(Saved entries)
○ ○ ○

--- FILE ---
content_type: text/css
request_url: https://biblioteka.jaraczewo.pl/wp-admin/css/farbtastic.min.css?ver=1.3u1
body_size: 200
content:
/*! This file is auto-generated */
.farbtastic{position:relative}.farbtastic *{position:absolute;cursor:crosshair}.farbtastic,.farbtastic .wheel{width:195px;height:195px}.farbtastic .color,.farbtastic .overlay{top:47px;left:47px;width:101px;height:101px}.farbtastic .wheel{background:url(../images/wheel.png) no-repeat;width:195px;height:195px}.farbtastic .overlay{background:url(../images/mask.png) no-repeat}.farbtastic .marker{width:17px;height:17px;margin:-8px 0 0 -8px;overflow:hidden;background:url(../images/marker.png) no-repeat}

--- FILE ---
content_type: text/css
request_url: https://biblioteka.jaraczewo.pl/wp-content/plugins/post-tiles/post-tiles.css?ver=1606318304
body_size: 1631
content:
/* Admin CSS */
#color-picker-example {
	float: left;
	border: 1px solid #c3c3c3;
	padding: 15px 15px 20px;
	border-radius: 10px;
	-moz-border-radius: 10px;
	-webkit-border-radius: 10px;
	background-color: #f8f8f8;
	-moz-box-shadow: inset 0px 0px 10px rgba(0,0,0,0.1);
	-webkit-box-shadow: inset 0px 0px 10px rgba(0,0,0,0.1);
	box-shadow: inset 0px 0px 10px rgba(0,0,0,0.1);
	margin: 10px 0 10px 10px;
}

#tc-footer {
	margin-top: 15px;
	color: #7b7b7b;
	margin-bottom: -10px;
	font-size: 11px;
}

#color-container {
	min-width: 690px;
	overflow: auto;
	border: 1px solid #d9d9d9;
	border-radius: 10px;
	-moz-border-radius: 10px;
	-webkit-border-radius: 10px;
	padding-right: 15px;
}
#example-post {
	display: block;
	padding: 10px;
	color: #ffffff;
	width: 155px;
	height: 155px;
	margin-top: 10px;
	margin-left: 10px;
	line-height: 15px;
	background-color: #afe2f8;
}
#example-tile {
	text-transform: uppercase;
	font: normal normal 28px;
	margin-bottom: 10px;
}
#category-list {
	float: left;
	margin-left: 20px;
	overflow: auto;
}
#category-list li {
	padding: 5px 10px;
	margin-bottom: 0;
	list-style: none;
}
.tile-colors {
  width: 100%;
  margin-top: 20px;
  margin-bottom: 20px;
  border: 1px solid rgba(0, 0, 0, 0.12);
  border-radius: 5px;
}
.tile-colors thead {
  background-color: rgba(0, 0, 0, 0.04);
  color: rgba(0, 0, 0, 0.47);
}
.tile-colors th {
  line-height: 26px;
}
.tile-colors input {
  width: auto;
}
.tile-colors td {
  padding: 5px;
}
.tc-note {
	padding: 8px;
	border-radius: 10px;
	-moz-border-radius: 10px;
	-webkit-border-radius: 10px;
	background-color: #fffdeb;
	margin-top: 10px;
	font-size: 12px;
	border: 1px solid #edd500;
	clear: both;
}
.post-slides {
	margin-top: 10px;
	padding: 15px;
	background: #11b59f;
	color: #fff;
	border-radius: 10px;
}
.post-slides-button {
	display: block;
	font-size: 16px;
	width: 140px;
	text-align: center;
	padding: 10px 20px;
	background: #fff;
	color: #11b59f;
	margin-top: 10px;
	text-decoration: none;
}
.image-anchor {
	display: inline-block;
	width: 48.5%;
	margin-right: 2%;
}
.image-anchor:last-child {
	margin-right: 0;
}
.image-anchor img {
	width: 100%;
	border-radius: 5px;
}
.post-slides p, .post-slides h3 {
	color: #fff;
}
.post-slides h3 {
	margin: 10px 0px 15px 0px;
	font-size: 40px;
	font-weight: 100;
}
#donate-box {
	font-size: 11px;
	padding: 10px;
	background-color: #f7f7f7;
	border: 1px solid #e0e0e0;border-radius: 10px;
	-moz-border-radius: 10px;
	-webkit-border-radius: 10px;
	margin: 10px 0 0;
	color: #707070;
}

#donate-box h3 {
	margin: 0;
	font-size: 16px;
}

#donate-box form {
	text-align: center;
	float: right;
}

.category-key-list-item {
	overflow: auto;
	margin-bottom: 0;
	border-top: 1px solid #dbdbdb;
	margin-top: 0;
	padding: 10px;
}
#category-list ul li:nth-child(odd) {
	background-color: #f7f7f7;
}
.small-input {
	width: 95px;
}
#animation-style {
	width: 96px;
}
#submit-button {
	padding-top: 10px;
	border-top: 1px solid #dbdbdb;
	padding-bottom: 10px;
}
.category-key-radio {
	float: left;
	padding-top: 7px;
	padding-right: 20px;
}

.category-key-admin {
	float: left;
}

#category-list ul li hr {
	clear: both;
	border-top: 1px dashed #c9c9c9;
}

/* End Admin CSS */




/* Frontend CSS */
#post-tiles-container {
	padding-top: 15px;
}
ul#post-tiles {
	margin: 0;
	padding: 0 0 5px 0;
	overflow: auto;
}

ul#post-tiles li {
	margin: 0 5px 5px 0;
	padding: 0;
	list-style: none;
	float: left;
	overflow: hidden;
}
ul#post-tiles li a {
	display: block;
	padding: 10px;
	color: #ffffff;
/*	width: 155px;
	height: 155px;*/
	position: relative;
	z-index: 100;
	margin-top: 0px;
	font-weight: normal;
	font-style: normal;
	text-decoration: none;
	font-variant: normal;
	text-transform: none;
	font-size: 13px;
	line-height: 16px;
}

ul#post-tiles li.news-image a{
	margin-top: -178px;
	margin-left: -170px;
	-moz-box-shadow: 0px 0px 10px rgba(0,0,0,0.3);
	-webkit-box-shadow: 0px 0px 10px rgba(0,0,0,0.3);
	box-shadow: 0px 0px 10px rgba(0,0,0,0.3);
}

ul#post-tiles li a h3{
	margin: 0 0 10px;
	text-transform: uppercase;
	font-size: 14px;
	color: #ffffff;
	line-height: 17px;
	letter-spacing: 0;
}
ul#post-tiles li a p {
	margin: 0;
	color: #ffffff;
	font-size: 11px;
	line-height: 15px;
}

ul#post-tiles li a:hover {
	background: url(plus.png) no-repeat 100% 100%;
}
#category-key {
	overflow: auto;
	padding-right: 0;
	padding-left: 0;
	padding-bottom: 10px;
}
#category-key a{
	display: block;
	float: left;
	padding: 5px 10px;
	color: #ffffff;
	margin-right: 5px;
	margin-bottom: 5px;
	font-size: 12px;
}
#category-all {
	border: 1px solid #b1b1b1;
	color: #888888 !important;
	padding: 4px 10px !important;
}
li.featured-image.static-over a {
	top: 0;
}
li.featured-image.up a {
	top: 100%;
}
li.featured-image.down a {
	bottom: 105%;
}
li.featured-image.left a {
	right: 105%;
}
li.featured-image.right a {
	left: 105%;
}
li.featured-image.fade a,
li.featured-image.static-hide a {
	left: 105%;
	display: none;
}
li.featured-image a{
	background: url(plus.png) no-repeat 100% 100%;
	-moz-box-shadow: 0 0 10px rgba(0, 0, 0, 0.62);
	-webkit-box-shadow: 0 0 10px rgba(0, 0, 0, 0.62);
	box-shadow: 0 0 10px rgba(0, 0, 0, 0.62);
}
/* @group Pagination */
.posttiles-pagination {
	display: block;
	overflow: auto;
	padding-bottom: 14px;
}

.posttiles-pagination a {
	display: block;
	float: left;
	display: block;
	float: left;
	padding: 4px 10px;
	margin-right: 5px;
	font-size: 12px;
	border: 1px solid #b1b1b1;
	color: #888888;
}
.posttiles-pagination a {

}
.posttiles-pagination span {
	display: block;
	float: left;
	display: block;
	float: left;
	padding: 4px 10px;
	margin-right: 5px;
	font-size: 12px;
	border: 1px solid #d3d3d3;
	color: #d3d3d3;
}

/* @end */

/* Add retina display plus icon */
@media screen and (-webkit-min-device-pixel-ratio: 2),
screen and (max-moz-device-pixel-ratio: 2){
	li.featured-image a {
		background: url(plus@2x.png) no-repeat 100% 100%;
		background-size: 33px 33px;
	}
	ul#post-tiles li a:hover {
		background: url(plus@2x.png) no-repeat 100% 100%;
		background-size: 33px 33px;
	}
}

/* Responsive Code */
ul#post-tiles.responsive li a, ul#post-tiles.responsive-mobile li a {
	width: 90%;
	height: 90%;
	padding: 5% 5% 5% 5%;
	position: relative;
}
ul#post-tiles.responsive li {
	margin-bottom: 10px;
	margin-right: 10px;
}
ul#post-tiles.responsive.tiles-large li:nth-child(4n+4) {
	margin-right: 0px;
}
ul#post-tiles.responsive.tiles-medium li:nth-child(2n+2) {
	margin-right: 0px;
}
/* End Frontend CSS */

○ ○ ○

Problem to solve: Among the entries above, identify all lines with "category" and copy them.

Written response:
#category-list {
#category-list li {
.category-key-list-item {
#category-list ul li:nth-child(odd) {
.category-key-radio {
.category-key-admin {
#category-list ul li hr {
#category-key {
#category-key a{
#category-all {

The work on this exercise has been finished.